It was called Decoration Day when I was a kid, but it has been officially called Memorial Day since the 1960s.

To honor those who served in the Armed Forces, there will be many parades and speeches – and probably sales – that day or before or after it, depending on the community. Queens is usually big on this stuff.

Then, the flag will be returned to full staff from half staff, the parades and speeches shall end.

Will our concern for our veterans end until next Memorial Day?

During the Civil War, Abraham Lincoln established what is the Department of Veterans Affairs. Since then, the VA has gone through some rough times, Veterans have suffered because of inefficiency and perhaps downright fraud. While we keep getting news of improvements, eternal vigilance is needed on this and all aspects concerning those who serve or have served in our Armed Forces.

Remember, too, that the members of today’s military are all volunteers. We owe them a big debt and not just parades and speeches. After the Civil War. General William Tecumseh Sherman attacked “those who have never heard a shot, never heard the shrieks and groans of the wounded and lacerated…(but) cry aloud for more blood, more vengence, more desolation.”
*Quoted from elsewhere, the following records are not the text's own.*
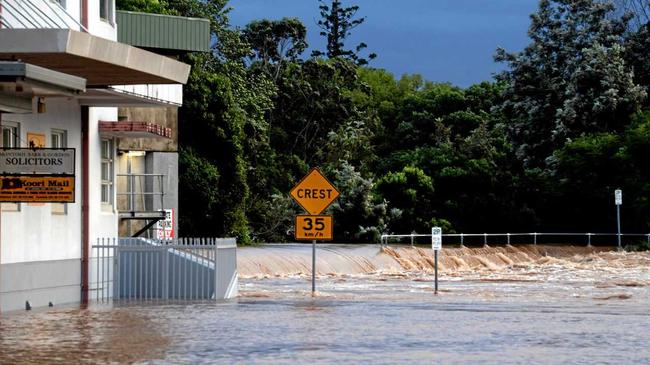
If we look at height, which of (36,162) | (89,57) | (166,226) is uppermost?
(89,57)

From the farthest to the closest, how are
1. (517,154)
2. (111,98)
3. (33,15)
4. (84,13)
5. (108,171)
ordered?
(517,154), (108,171), (84,13), (111,98), (33,15)

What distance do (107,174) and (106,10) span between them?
12.0 ft

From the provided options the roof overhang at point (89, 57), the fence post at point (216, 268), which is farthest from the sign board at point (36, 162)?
the fence post at point (216, 268)

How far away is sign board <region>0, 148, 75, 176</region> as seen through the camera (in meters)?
25.2

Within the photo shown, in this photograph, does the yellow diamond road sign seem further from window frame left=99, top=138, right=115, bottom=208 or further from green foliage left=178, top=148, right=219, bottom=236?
green foliage left=178, top=148, right=219, bottom=236

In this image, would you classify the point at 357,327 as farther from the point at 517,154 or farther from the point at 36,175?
the point at 517,154

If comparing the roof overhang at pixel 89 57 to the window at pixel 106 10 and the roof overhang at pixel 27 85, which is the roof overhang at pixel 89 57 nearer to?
the roof overhang at pixel 27 85

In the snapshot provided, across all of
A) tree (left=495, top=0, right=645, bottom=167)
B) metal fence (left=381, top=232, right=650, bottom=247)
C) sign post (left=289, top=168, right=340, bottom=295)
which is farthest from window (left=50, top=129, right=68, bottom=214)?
tree (left=495, top=0, right=645, bottom=167)

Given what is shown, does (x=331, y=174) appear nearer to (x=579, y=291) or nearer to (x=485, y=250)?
(x=485, y=250)

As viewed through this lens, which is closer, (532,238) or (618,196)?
(618,196)

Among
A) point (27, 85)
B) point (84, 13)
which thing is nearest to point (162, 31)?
point (84, 13)

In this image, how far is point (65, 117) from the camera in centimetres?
2950

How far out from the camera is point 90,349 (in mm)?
18734

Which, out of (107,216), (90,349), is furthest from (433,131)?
(90,349)
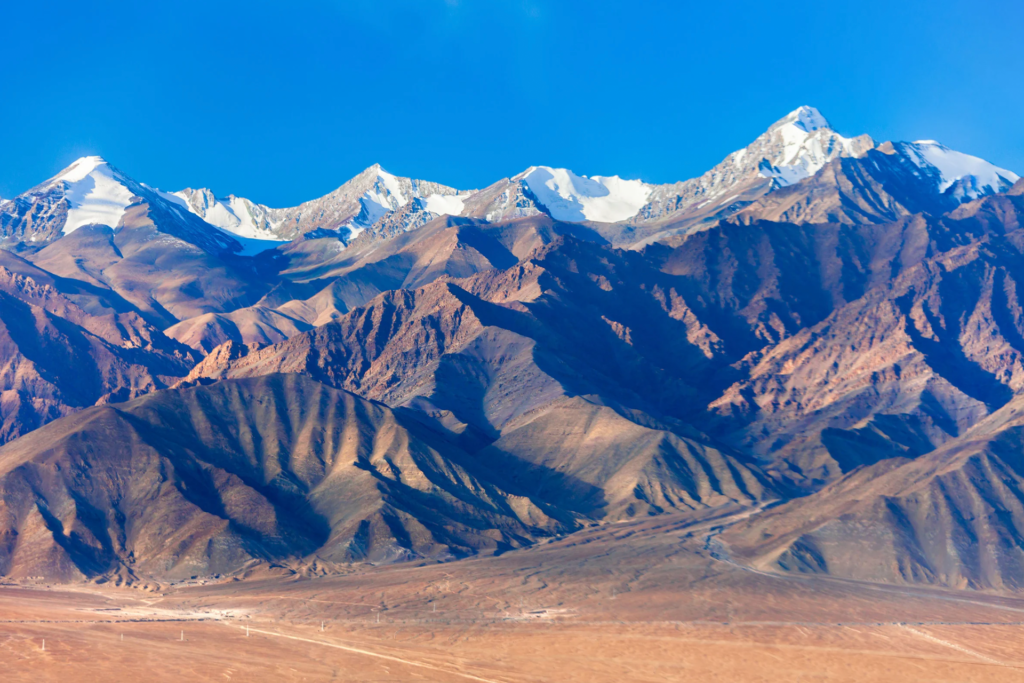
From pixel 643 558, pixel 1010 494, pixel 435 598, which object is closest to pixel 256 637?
pixel 435 598

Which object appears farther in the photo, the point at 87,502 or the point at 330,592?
the point at 87,502

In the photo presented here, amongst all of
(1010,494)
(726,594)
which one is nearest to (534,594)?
(726,594)

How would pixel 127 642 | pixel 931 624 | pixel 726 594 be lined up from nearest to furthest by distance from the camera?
pixel 127 642, pixel 931 624, pixel 726 594

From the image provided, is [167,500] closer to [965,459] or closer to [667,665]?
[667,665]

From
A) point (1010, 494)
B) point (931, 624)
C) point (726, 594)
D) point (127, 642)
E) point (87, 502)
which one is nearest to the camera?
point (127, 642)

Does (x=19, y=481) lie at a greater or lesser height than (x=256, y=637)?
greater

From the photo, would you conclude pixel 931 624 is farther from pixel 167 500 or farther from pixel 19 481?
pixel 19 481
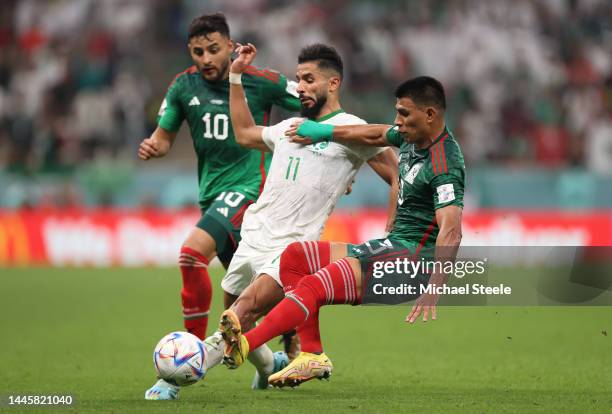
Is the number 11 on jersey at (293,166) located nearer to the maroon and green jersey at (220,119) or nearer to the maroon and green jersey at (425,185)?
the maroon and green jersey at (425,185)

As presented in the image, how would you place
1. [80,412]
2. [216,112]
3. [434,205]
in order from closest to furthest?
[80,412] → [434,205] → [216,112]

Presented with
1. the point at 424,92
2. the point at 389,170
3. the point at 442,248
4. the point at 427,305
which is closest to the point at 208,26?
the point at 389,170

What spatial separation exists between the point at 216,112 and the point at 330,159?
4.59 feet

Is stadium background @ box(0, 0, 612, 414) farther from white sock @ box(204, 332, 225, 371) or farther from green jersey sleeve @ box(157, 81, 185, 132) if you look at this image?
white sock @ box(204, 332, 225, 371)

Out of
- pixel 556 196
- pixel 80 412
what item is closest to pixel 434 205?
pixel 80 412

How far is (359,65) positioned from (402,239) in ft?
44.3

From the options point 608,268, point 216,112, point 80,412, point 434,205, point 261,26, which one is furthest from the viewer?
point 261,26

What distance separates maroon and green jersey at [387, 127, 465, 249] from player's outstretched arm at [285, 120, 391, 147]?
0.30 feet

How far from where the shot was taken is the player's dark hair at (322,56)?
278 inches

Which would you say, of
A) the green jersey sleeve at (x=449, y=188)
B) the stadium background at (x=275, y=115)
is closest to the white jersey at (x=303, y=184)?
the green jersey sleeve at (x=449, y=188)

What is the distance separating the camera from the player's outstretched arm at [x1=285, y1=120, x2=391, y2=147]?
678 centimetres

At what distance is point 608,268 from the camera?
22.7 ft

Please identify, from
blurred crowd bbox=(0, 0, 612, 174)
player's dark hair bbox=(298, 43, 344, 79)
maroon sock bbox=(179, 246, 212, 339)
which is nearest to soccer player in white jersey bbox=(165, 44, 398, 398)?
player's dark hair bbox=(298, 43, 344, 79)

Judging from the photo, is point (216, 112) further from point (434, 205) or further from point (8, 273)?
point (8, 273)
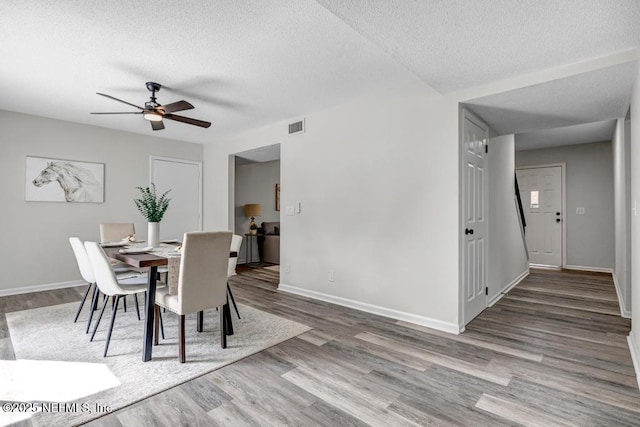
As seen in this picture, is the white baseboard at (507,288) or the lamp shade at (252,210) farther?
the lamp shade at (252,210)

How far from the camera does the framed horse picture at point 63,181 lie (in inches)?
174

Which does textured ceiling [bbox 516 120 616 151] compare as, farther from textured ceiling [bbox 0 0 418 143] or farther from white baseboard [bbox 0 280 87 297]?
white baseboard [bbox 0 280 87 297]

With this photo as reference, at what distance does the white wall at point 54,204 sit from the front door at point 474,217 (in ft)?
16.0

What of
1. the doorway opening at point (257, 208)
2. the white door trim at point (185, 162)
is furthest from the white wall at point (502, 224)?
the white door trim at point (185, 162)

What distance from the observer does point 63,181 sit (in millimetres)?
4648

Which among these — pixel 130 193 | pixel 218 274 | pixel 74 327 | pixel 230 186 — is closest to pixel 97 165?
pixel 130 193

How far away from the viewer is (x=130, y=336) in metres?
2.82

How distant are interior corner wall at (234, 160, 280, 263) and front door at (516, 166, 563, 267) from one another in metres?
5.29

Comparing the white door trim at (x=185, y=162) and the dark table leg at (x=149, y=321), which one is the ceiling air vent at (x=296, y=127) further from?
the dark table leg at (x=149, y=321)

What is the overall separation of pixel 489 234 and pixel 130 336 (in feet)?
12.4

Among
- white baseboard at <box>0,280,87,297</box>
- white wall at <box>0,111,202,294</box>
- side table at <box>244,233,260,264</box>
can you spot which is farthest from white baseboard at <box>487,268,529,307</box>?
white baseboard at <box>0,280,87,297</box>

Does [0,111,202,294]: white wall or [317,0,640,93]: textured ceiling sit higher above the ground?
[317,0,640,93]: textured ceiling

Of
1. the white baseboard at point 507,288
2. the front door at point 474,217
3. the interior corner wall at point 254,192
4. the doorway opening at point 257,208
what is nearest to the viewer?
the front door at point 474,217

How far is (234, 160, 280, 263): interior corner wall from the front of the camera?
6.99 metres
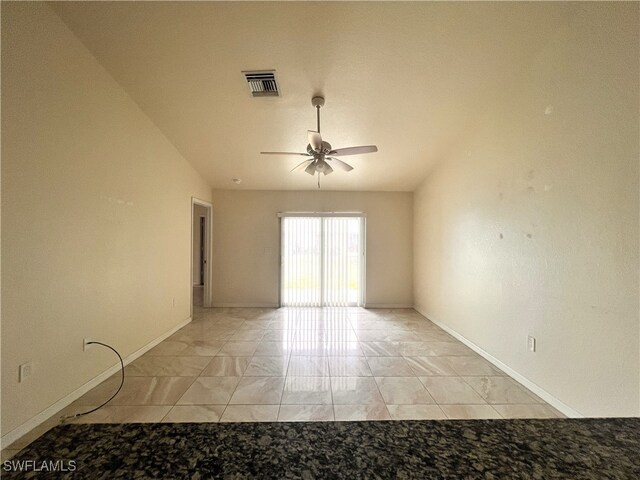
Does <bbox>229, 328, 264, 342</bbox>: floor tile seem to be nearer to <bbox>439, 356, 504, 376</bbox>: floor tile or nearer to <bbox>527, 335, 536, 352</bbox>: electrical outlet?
<bbox>439, 356, 504, 376</bbox>: floor tile

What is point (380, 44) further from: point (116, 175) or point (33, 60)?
point (116, 175)

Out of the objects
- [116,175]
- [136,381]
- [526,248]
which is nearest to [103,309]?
[136,381]

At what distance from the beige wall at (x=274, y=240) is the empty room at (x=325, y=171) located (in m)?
1.56

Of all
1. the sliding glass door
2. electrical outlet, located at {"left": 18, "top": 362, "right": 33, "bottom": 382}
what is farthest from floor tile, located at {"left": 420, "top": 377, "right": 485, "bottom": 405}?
electrical outlet, located at {"left": 18, "top": 362, "right": 33, "bottom": 382}

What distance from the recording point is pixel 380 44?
227cm

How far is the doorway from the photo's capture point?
486cm

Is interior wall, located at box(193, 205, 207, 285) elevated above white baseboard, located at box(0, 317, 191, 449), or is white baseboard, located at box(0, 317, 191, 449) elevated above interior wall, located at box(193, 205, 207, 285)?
interior wall, located at box(193, 205, 207, 285)

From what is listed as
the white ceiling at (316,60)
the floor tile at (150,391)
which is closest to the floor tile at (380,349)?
the floor tile at (150,391)

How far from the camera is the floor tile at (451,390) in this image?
224 cm

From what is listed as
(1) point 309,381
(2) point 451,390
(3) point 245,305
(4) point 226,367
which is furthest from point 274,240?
(2) point 451,390

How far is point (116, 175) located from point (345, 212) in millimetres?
3856

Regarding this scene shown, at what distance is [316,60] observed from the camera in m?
2.41

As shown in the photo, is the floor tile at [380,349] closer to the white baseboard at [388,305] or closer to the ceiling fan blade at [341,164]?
the white baseboard at [388,305]

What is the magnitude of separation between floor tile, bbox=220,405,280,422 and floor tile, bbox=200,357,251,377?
0.56m
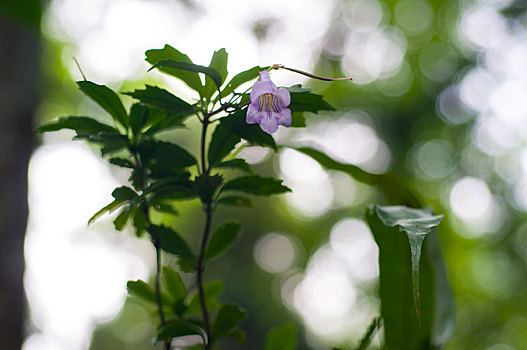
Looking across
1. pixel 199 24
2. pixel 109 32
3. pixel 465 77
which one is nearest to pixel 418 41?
pixel 465 77

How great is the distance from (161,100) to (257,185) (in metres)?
0.17

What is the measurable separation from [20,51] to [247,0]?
5.48m

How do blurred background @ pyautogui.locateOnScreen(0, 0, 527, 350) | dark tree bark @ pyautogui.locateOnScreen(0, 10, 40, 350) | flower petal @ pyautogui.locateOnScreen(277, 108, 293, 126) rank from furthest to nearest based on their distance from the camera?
blurred background @ pyautogui.locateOnScreen(0, 0, 527, 350)
dark tree bark @ pyautogui.locateOnScreen(0, 10, 40, 350)
flower petal @ pyautogui.locateOnScreen(277, 108, 293, 126)

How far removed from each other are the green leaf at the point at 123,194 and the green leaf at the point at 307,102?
23 cm

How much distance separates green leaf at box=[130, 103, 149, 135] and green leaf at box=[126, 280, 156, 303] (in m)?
0.22

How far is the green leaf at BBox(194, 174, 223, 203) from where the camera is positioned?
1.80ft

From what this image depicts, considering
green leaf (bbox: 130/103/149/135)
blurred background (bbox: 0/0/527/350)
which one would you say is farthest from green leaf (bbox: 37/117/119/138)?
blurred background (bbox: 0/0/527/350)

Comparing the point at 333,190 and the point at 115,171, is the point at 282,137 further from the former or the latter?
the point at 115,171

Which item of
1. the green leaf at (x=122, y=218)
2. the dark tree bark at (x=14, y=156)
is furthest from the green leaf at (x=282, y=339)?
the dark tree bark at (x=14, y=156)

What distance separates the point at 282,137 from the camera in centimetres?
718

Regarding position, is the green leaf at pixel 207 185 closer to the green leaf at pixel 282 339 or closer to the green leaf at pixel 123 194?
the green leaf at pixel 123 194

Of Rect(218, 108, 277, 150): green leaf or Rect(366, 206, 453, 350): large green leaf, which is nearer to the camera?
Rect(218, 108, 277, 150): green leaf

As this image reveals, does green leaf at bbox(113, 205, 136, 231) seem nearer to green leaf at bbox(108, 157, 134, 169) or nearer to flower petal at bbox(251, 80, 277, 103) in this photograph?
green leaf at bbox(108, 157, 134, 169)

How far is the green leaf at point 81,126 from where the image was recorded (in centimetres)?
58
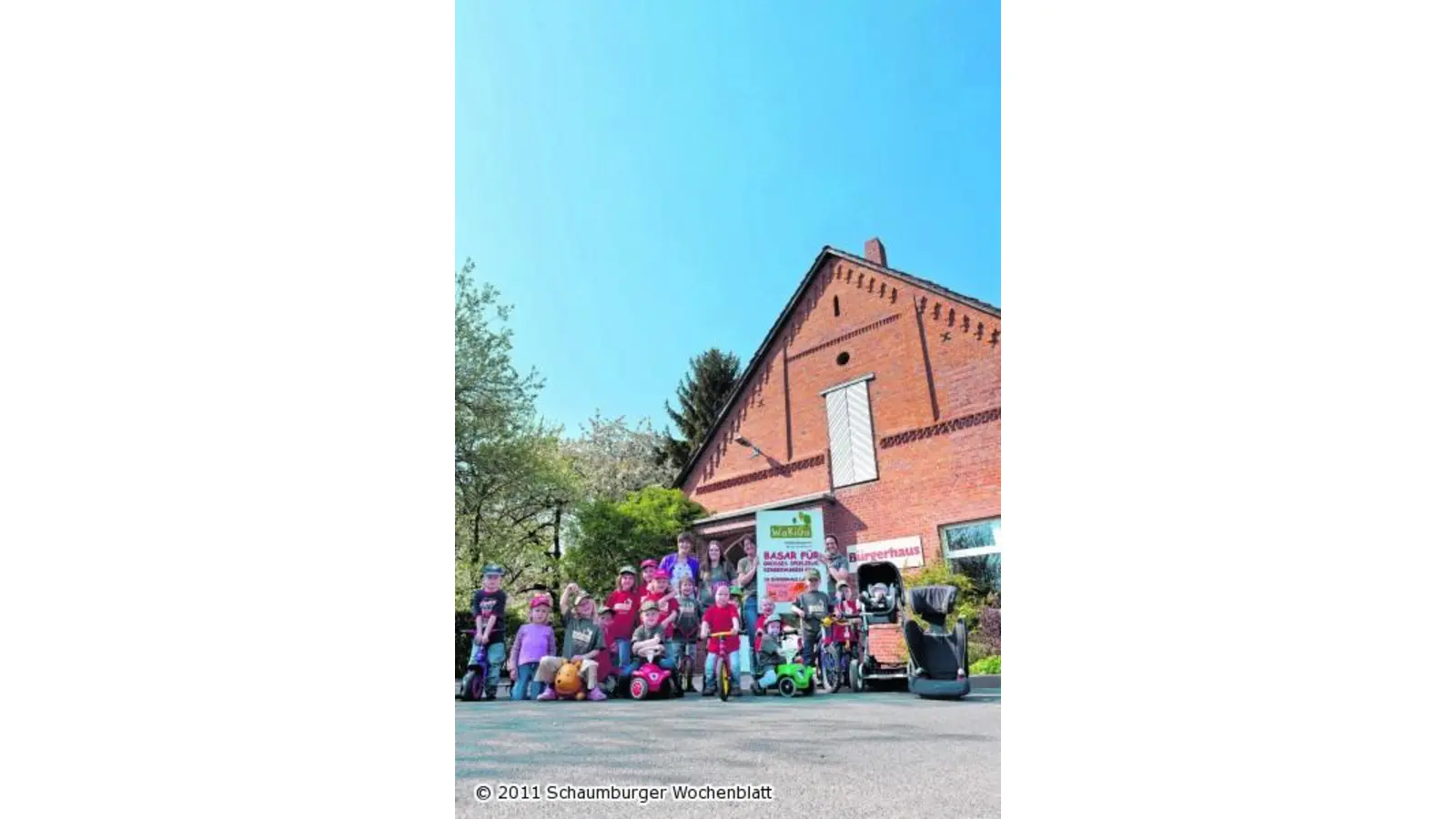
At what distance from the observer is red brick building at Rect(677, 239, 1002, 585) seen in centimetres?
466

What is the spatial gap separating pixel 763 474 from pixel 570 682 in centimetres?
158

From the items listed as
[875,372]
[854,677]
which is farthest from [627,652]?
[875,372]

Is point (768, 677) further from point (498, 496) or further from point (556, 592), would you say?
point (498, 496)

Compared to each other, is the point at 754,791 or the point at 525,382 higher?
the point at 525,382

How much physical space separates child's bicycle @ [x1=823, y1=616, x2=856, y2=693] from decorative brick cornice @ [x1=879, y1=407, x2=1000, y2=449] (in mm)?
1042

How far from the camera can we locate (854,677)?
4961 mm

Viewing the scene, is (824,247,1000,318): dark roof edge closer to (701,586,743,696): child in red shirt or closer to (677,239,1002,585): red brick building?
(677,239,1002,585): red brick building

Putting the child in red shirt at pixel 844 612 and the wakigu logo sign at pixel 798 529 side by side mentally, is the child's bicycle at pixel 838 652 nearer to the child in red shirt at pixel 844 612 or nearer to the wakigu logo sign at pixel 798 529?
the child in red shirt at pixel 844 612

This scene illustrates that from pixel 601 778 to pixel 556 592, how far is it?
5.06 feet

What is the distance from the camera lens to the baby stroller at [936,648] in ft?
15.7

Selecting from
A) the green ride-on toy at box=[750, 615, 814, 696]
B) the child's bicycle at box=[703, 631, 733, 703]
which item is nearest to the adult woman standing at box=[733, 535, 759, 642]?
the child's bicycle at box=[703, 631, 733, 703]

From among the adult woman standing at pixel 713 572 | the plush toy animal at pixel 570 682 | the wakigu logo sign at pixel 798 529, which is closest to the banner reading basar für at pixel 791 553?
the wakigu logo sign at pixel 798 529

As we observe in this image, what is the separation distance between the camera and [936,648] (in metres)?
4.93

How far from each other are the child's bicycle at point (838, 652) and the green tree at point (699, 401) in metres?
1.25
Health care for veterans seems to be a sometime thing, depending on where you are. And, surely, the concern for employment of veterans is not a constant among our elected officials. They make their speeches, they wave to the gathering and then they walk away.

Abraham Lincoln died 150 years ago last month. For a time, Lincoln’s Birthday was a holiday (not everywhere, of course) along with Washington’s Birthday later in February. Now we have Presidents’ Day. Which means Abe and George and TR and Tom are in the same class as, say, James Buchanan. Think about that for a minute or two. At least Jim is not on Mount Rushmore. And, then, there is Warren G.Harding. Presidents’ Day, indeed.

After the rah-rahing of Memorial Day, it might be wise to think of words that Walt Whitman wrote toward the end of his magnificent threnody on the death of Lincoln, “When Lilacs Last in the Dooryard Bloom’d.” For me and for many, this is the finest poetry written in our country.

“I saw battle corpses, myriads of them,

And the white skeletons of young men – I saw them;

I saw the debris and debris of all the dead soldiers of the war;

But I saw they were not as was thought;

They themselves were fully at rest – they suffer’d not;

The living remain’d and suffer’d – the mother suffer’d,

And the wife and the child, and the musing comrade suffer’d,

And the armies that remain’d suffer’d.”

Our armies are still suffering as our wars continue, really with no end in sight, call it what you will. The troops and the veterans suffer. The mother, the wife, the child – they all suffer. Our young men and women – all volunteer – continue to suffer.

Let us not forget that, long beyond this Memorial Day and many others.